MEGA is run a bit like a cabal with no solid roles. If something needs to be done, then someone can do it. Some weeks, I’d be planning whole events, other weeks I’d be retrieving food for guests, and many weeks I’d be handling communications and advertising.

IMG_0442One thing that Brendan LoBuglio started that ended up being a lot of fun for board members to do was create animated digital fliers in Unity that would be posted around all the screens in the games building. These would typically be goofy, tacky, and adorably ostentatious, establishing an identity and brand for the club while significantly boosting awareness of our events. We still did print fliers, but these were unique.

I ended up making a lot of these over the course of the year. They were great fun to make and allowed me a space to be weird with many of Unity’s graphics features. Here are the ones that I made.

This was the first digital flier I made for a weekly series of events where people could bring in their games for play testing. I made it entirely using assets downloaded from the Unity Asset Store.

This was from an anti-Gamergate game jam we held calling for diversity, positivity, inclusivity, and hope. Its one of the simpler ones I made using a Valentine’s Day texture applied to a spinning inverted torus.

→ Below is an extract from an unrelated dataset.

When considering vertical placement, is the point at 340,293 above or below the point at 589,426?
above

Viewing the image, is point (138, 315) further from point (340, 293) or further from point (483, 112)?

I made this for a competitive game night we held when Super Smash Bros. 4 came out on Wii U. The first animated flier using stolen assets ripped from commercial games, the cast of Super Smash Bros. is rolled up into a Katamari and flies into the sun. Very fun to make.

Made this for an end-of-semester exhibition of highlight games from the Intermediate and Immersive Games classes at USC. I emailed each of the folks selected to showcase asking for assets from their games and set them through a turbulent ride through a tunnel of Great Artist images before landing on a sunny shore, which is how Intermediate typically feels like for a lot of people.

In the new year, I started using sound in the fliers. I was super excited for the Global Game Jam and set a spinning Earth on the back of a space whale (an element in my games that started at last year’s Global Game Jam) as shooting stars screech by and the Rainbow Road theme song plays. The result was something super giddy, reflecting how much this event means to me.

The Community Game Jam was for a game jam styled like an Exquisite Corpse. Exquisite Corpse is a surrealist art practice where participants would draw on a piece of paper, fold it partially, and pass it on to the next person, who would continue the chain by adding onto the drawing. The result was a collage of collective subconsciousness. We adopted this structure for this game jam by asking participants to take 30 minute turns at computers making a game in Unity before passing their workstation on. We playtested this format by making that week’s digital flier with four authors over the course of two hours. This mashup of space whales, burning trees, ticker tape, and Sailor Moon music was the result. Exceptionally terrifying when played at night when you’re alone in the halls of the games building. Many of the games from that game jam ended up with this style.

These two digital fliers are the culmination of all our work on MEGA and the ultimate expression of our aesthetic as a group. The first one I made in a few hours using assets stolen from Metal Gear Rising: Revengance and every single goofy edit I could possibly make. I deleted eyebrows, used Great Artist for textures, warped colors, and slowed down music from the Sonic Adventure 2 tribute album. As my term ends this week, this would likely be the last flyer that I would get to make on the board, so this was less themed around the week’s events and more around the identity that the club developed over the course of the last year.

The next one in the video was made by Sean Wejebe, and uses 3D models of current boardmembers in a giant roulette deciding. Whoever gets chosen by the spinner is shot out of cannons to the tune of “Escape from the City”.